(Plain-text document sources)

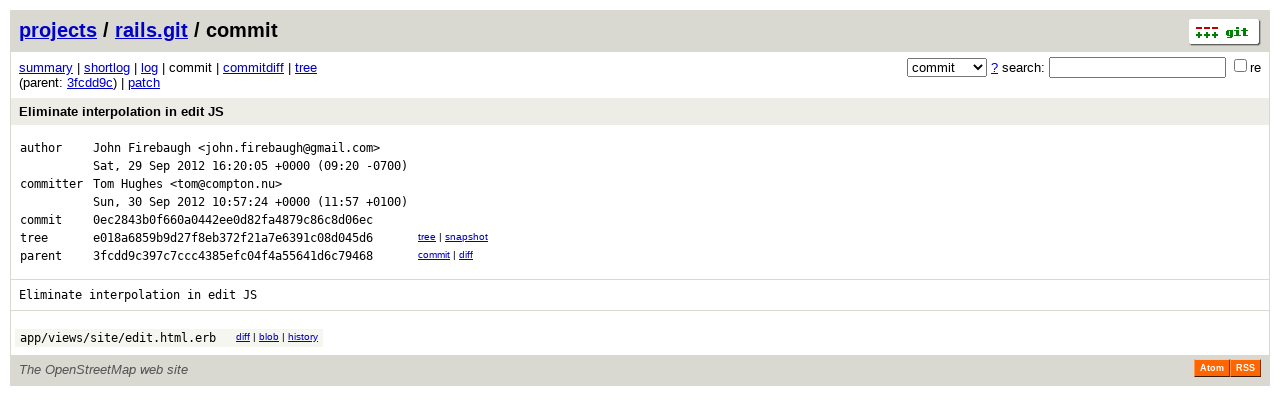

--- FILE ---
content_type: application/xhtml+xml; charset=utf-8
request_url: https://git.openstreetmap.org/rails.git/commit/0ec2843b0f660a0442ee0d82fa4879c86c8d06ec
body_size: 6093
content:
<?xml version="1.0" encoding="utf-8"?>
<!DOCTYPE html [
	<!ENTITY nbsp "&#xA0;">
	<!ENTITY sdot "&#x22C5;">
]>
<html xmlns="http://www.w3.org/1999/xhtml" xml:lang="en-US" lang="en-US">
<!-- git web interface version 2.39.5, (C) 2005-2006, Kay Sievers <kay.sievers@vrfy.org>, Christian Gierke -->
<!-- git core binaries version 2.39.5 -->
<head>
<meta name="generator" content="gitweb/2.39.5 git/2.39.5"/>
<meta name="robots" content="index, nofollow"/>
<title>git.openstreetmap.org Git - rails.git/commit</title>
<base href="https://git.openstreetmap.org" />
<link rel="stylesheet" type="text/css" href="/gitweb/static/gitweb.css"/>
<link rel="alternate" title="rails.git - log - RSS feed" href="/rails.git/rss" type="application/rss+xml" />
<link rel="alternate" title="rails.git - log - RSS feed (no merges)" href="/rails.git/rss?opt=--no-merges" type="application/rss+xml" />
<link rel="alternate" title="rails.git - log - Atom feed" href="/rails.git/atom" type="application/atom+xml" />
<link rel="alternate" title="rails.git - log - Atom feed (no merges)" href="/rails.git/atom?opt=--no-merges" type="application/atom+xml" />
<link rel="shortcut icon" href="/gitweb/static/git-favicon.png" type="image/png" />
</head>
<body>
<div class="page_header">
<a href="http://git-scm.com/" title="git homepage"><img alt="git" class="logo" height="27" src="/gitweb/static/git-logo.png" width="72" /></a><a href="/">projects</a> / <a href="/rails.git">rails.git</a> / commit
</div>
<form method="get" action="/rails.git" enctype="multipart/form-data"><div class="search">
<input name="a" type="hidden" value="search" />
<input name="h" type="hidden" value="0ec2843b0f660a0442ee0d82fa4879c86c8d06ec" />
<select name="st" >
<option selected="selected" value="commit">commit</option>
<option value="grep">grep</option>
<option value="author">author</option>
<option value="committer">committer</option>
<option value="pickaxe">pickaxe</option>
</select> <a href="/rails.git/search_help" title="search help">?</a> search:
<input type="text" name="s"  />
<span title="Extended regular expression"><label><input type="checkbox" name="sr" value="1" />re</label></span></div>
</form>
<div class="page_nav">
<a href="/rails.git">summary</a> | <a href="/rails.git/shortlog/0ec2843b0f660a0442ee0d82fa4879c86c8d06ec">shortlog</a> | <a href="/rails.git/log/0ec2843b0f660a0442ee0d82fa4879c86c8d06ec">log</a> | commit | <a href="/rails.git/commitdiff/0ec2843b0f660a0442ee0d82fa4879c86c8d06ec">commitdiff</a> | <a href="/rails.git/tree/0ec2843b0f660a0442ee0d82fa4879c86c8d06ec">tree</a><br/>
(parent: <a href="/rails.git/commit/3fcdd9c397c7ccc4385efc04f4a55641d6c79468">3fcdd9c</a>) | <a href="/rails.git/patch/0ec2843b0f660a0442ee0d82fa4879c86c8d06ec">patch</a><br/>
</div>
<div class="header">
<a class="title" href="/rails.git/commitdiff/0ec2843b0f660a0442ee0d82fa4879c86c8d06ec">Eliminate interpolation in edit JS</a>
</div>
<div class="title_text">
<table class="object_header">
<tr><td>author</td><td><a class="list" href="/rails.git/search/0ec2843b0f660a0442ee0d82fa4879c86c8d06ec?s=John+Firebaugh;st=author" title="Search for commits authored by John Firebaugh">John Firebaugh</a> <a class="list" href="/rails.git/search/0ec2843b0f660a0442ee0d82fa4879c86c8d06ec?s=john.firebaugh@gmail.com;st=author" title="Search for commits authored by john.firebaugh@gmail.com">&lt;john.firebaugh@gmail.com&gt;</a></td><td rowspan="2"></td></tr>
<tr><td></td><td><span class="datetime">Sat, 29 Sep 2012 16:20:05 +0000</span> (09:20 -0700)</td></tr>
<tr><td>committer</td><td><a class="list" href="/rails.git/search/0ec2843b0f660a0442ee0d82fa4879c86c8d06ec?s=Tom+Hughes;st=committer" title="Search for commits committed by Tom Hughes">Tom Hughes</a> <a class="list" href="/rails.git/search/0ec2843b0f660a0442ee0d82fa4879c86c8d06ec?s=tom@compton.nu;st=committer" title="Search for commits committed by tom@compton.nu">&lt;tom@compton.nu&gt;</a></td><td rowspan="2"></td></tr>
<tr><td></td><td><span class="datetime">Sun, 30 Sep 2012 10:57:24 +0000</span> (11:57 +0100)</td></tr>
<tr><td>commit</td><td class="sha1">0ec2843b0f660a0442ee0d82fa4879c86c8d06ec</td></tr>
<tr><td>tree</td><td class="sha1"><a class="list" href="/rails.git/tree/0ec2843b0f660a0442ee0d82fa4879c86c8d06ec">e018a6859b9d27f8eb372f21a7e6391c08d045d6</a></td><td class="link"><a href="/rails.git/tree/0ec2843b0f660a0442ee0d82fa4879c86c8d06ec">tree</a> | <a href="/rails.git/snapshot/0ec2843b0f660a0442ee0d82fa4879c86c8d06ec.tar.gz" title="in format: tar.gz">snapshot</a></td></tr>
<tr><td>parent</td><td class="sha1"><a class="list" href="/rails.git/commit/3fcdd9c397c7ccc4385efc04f4a55641d6c79468">3fcdd9c397c7ccc4385efc04f4a55641d6c79468</a></td><td class="link"><a href="/rails.git/commit/3fcdd9c397c7ccc4385efc04f4a55641d6c79468">commit</a> | <a href="/rails.git/commitdiff/0ec2843b0f660a0442ee0d82fa4879c86c8d06ec?hp=3fcdd9c397c7ccc4385efc04f4a55641d6c79468">diff</a></td></tr>
</table></div>
<div class="page_body">
Eliminate&nbsp;interpolation&nbsp;in&nbsp;edit&nbsp;JS<br/>
</div>
<div class="list_head">
</div>
<table class="diff_tree">
<tr class="dark">
<td><a class="list" href="/rails.git/blob/0ec2843b0f660a0442ee0d82fa4879c86c8d06ec:/app/views/site/edit.html.erb">app/views/site/edit.html.erb</a></td>
<td></td>
<td class="link"><a href="/rails.git/blobdiff/3fcdd9c397c7ccc4385efc04f4a55641d6c79468..0ec2843b0f660a0442ee0d82fa4879c86c8d06ec:/app/views/site/edit.html.erb">diff</a> | <a href="/rails.git/blob/0ec2843b0f660a0442ee0d82fa4879c86c8d06ec:/app/views/site/edit.html.erb">blob</a> | <a href="/rails.git/history/0ec2843b0f660a0442ee0d82fa4879c86c8d06ec:/app/views/site/edit.html.erb">history</a></td>
</tr>
</table>
<div class="page_footer">
<div class="page_footer_text">The OpenStreetMap web site</div>
<a class="rss_logo" href="/rails.git/rss" title="log RSS feed">RSS</a>
<a class="rss_logo" href="/rails.git/atom" title="log Atom feed">Atom</a>
</div>
<script type="text/javascript" src="/gitweb/static/gitweb.js"></script>
<script type="text/javascript">
window.onload = function () {
	var tz_cookie = { name: 'gitweb_tz', expires: 14, path: '/' };
	onloadTZSetup('local', tz_cookie, 'datetime');
};
</script>
</body>
</html>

_EXERCISE DETAILS_.
If a line in the records contains the word "author", copy it out.

_ANSWER TO THE EXERCISE_.
<option value="author">author</option>
<tr><td>author</td><td><a class="list" href="/rails.git/search/0ec2843b0f660a0442ee0d82fa4879c86c8d06ec?s=John+Firebaugh;st=author" title="Search for commits authored by John Firebaugh">John Firebaugh</a> <a class="list" href="/rails.git/search/0ec2843b0f660a0442ee0d82fa4879c86c8d06ec?s=john.firebaugh@gmail.com;st=author" title="Search for commits authored by john.firebaugh@gmail.com">&lt;john.firebaugh@gmail.com&gt;</a></td><td rowspan="2"></td></tr>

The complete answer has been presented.